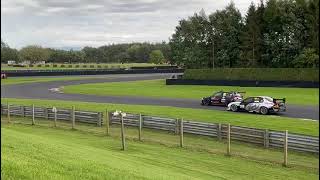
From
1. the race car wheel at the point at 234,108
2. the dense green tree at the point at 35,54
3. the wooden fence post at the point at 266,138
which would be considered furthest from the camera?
the dense green tree at the point at 35,54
☆ ☆ ☆ ☆ ☆
_Exercise objective_: Please update the data above by replacing "wooden fence post" with "metal fence post" and leaving everything else unchanged. Omit the pictures from your answer.

_Exercise output_:
From
1. the race car wheel at the point at 234,108
2. the dense green tree at the point at 35,54
3. the metal fence post at the point at 266,138
which would be considered furthest from the camera?
the dense green tree at the point at 35,54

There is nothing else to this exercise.